Let $p,q$ be odd primes and consider $Q(x,y) = x^2 - y^2$. A straightforward argument shows that there are only two non-negative integer solutions to $Q(x,y) = pq$. Namely, when $q \leq p$,

$\displaystyle (x,y) = \left(\frac{p+q}{2},\frac{p-q}{2}\right)$ and $\displaystyle (x,y) = \left(\frac{pq+1}{2},\frac{pq-1}{2}\right)$.

Now, suppose we go in the other direction. Given an integer $x = n \geq 2$, can we always find some integer $0 \leq y \leq n - 2$ and primes $p,q$ such that $Q(n,y) = pq$? Clearly, if this was the case, then $n^2 - y^2 = pq$ and it follows that $n = p + y$ and $n = q - y$. Hence, $2n = p + q$.

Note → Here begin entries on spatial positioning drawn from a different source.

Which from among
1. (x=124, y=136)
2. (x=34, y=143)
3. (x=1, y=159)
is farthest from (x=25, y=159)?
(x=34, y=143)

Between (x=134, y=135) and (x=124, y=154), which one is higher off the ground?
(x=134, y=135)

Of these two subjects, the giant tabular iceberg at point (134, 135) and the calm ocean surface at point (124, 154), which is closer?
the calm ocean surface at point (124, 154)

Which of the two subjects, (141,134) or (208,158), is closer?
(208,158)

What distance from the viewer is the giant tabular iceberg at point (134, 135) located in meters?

At this point, I would like to point out that I understand that this is no easier to resolve. However, it let me think that there might be an even deeper connection (which may or may not be true) between Quadratic Forms and Goldbach's conjecture.

After some thought, I began looking at Euler's Idoneal numbers. These are positive integers, $D$, such that if an integer is representable as $x^2 \pm Dy^2$ in only one way with $x^2$ coprime to $Dy^2$, then it is guaranteed to be a prime, a power of a prime or twice one of these. Obviously, $D = 1$ is somewhat related to what I said above, but this time the focus is on the possibility of taking prime values.

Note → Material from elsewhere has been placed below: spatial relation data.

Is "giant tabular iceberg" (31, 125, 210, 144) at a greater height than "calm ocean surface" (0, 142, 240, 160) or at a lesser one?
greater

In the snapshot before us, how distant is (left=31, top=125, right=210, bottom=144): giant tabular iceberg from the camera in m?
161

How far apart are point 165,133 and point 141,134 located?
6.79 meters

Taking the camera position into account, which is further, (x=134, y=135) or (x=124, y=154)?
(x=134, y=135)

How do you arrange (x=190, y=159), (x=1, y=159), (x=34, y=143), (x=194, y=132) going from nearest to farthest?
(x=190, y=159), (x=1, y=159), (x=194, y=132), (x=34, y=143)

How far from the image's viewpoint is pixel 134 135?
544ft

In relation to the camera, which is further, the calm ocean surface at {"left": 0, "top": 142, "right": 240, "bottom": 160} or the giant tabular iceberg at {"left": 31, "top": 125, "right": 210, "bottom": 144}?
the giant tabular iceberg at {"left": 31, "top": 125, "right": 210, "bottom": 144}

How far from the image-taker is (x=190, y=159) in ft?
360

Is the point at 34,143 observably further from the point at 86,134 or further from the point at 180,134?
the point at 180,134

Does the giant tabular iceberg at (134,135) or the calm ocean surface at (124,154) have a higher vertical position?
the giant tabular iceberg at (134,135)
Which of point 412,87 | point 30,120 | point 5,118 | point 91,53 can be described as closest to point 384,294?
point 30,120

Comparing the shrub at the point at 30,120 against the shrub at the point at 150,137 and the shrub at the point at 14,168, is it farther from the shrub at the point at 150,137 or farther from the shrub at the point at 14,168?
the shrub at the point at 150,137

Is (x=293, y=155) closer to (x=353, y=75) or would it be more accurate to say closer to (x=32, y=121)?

Next, I thought to consider the quadratic form

$Q(a,b,c,d) = a^2 + D_1 b^2 + c^2 + D_2 d^2$

and integral representations for even integers. Trivially, every integer is represented by this in the case $D_1 = D_2 = 1$, according to Lagrange, but this is of no help. What I wondered is whether I could choose $D_1$ and $D_2$, idoneal numbers, so that there was only one positive integer solution to

$Q(a,b,c,d) = n$

which would imply that $a^2 + D_1 b^2$ and $c^2 + D_2 d^2$ are representable in only one way and, hence, (possibly) prime numbers. Of course, I mean one way up to $Q(a,b,c,d) = Q(c,b,a,d)$ (and possibly more cases depending on $D_1 = D_2$) and there is no guarantee that $(a^2, D_1 b^2) = (c^2, D_2 d^2) = 1$ must be the case.

In some cases, this is quite easy. For example,

$54 = a^2 + 12b^2 + c^2 + 40d^2$

has the only solution $(a,b,c,d) = (1, 1, 1, 1)$ in positive integers. It is easily seen that this example is useless in general: the coefficient $40$ is quite large compared to $54$ together with the fact that $6, 14, 42$ and $54$ are not sums of two squares; this forces no other solutions. I don't know whether there can be many numbers for which the above works.

I realise that this approach is very weak. In fact, I read a few pages off notes by Pete Clark which suggested that the number of solutions to an equation $q(x_1, x_2, ..., x_n) = N$, for a positive-definite integral quadratic form $q$, is asymptotically $N^{n/2-1}$. I interpret this as saying that, in general, the above approach fails: there is only a certain number of those quadratic forms, since there are only 65 idoneal numbers known.

My questions are the following.

Is it possible that Euler's idoneal numbers, together with some more results (say Gauss' three-square theorem), could imply Goldbach's conjecture for many (some class of) numbers?

Is there a criterion, or something of that nature, which allows one to identify integers that are (essentially) uniquely represented by a given quadratic form?

I will appreciate any references on any related topics. Thank you!


I apologise if something in my post doesn't make sense. I am yet to begin my undergraduate degree in Maths next academic year, but I plan to complete an essay project on a similar topic this summer.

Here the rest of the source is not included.